502 P.2d 1351 | Ariz. | 1972
The STATE of Arizona, Appellee,
v.
Robert Bruce MOORE, Jr., Appellant.
Supreme Court of Arizona, In Division.
*533 Gary K. Nelson, Atty. Gen., by Jerry C. Schmidt and William P. Dixon, Asst. Attys. Gen., Phoenix, for appellee.
Laber, Morrow, Lovallo & Colarich, by Joseph A. Lovallo, Tucson, for appellant.
HOLOHAN, Justice:
The appellant was tried by jury and convicted of the offenses of armed robbery and attempted murder. He was sentenced to confinement in the state prison, and he brings this appeal.
The first trial of appellant for the above offenses resulted in a mistrial, and it was at a second trial that the challenged conviction was obtained. The appellant does not urge that any reversible error was committed in the course of the second trial, and our review of the record satisfies us that there was no such error.
Appellant challenges his conviction on the basis that he should not have been tried a second time after the mistrial of his first trial. Essentially two questions are presented:
1. Does the absence of a court reporter at the time the events occur upon which a mistrial is based deny a defendant due process of law?

Problem set:
**a)** Please extract the passage from the court opinion starting with "Supreme Court of" and going on through "no such error.".
**b)** According to the court opinion, which offenses was the appellant convicted of?
Answer using only the court opinion above.

Recorded data:
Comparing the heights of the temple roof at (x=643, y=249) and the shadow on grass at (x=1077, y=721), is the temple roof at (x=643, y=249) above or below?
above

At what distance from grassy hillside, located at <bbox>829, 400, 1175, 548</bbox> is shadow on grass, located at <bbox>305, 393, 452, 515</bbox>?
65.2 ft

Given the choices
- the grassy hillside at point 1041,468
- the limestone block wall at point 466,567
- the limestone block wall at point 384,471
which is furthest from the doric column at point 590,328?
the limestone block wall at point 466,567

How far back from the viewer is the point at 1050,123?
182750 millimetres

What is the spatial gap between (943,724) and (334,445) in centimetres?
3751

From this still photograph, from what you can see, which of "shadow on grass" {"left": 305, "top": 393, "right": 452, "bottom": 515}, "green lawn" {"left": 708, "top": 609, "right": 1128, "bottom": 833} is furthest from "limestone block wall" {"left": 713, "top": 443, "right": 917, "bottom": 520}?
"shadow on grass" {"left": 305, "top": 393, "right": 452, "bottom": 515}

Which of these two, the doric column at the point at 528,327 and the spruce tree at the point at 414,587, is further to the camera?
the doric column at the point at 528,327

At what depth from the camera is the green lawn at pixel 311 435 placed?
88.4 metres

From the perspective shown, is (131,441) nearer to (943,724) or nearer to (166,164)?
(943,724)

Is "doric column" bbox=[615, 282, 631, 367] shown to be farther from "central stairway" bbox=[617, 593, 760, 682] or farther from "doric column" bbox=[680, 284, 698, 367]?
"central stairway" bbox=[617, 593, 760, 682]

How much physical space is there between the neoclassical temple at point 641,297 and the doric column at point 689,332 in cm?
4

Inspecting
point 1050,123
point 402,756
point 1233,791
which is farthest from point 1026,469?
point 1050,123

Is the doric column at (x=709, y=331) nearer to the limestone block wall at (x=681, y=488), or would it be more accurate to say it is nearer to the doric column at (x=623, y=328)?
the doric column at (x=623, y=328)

Answers to each task:
**a)**
Supreme Court of Arizona, In Division.
*533 Gary K. Nelson, Atty. Gen., by Jerry C. Schmidt and William P. Dixon, Asst. Attys. Gen., Phoenix, for appellee.
Laber, Morrow, Lovallo & Colarich, by Joseph A. Lovallo, Tucson, for appellant.
HOLOHAN, Justice:
The appellant was tried by jury and convicted of the offenses of armed robbery and attempted murder. He was sentenced to confinement in the state prison, and he brings this appeal.
The first trial of appellant for the above offenses resulted in a mistrial, and it was at a second trial that the challenged conviction was obtained. The appellant does not urge that any reversible error was committed in the course of the second trial, and our review of the record satisfies us that there was no such error.

**b)** Armed robbery and attempted murder.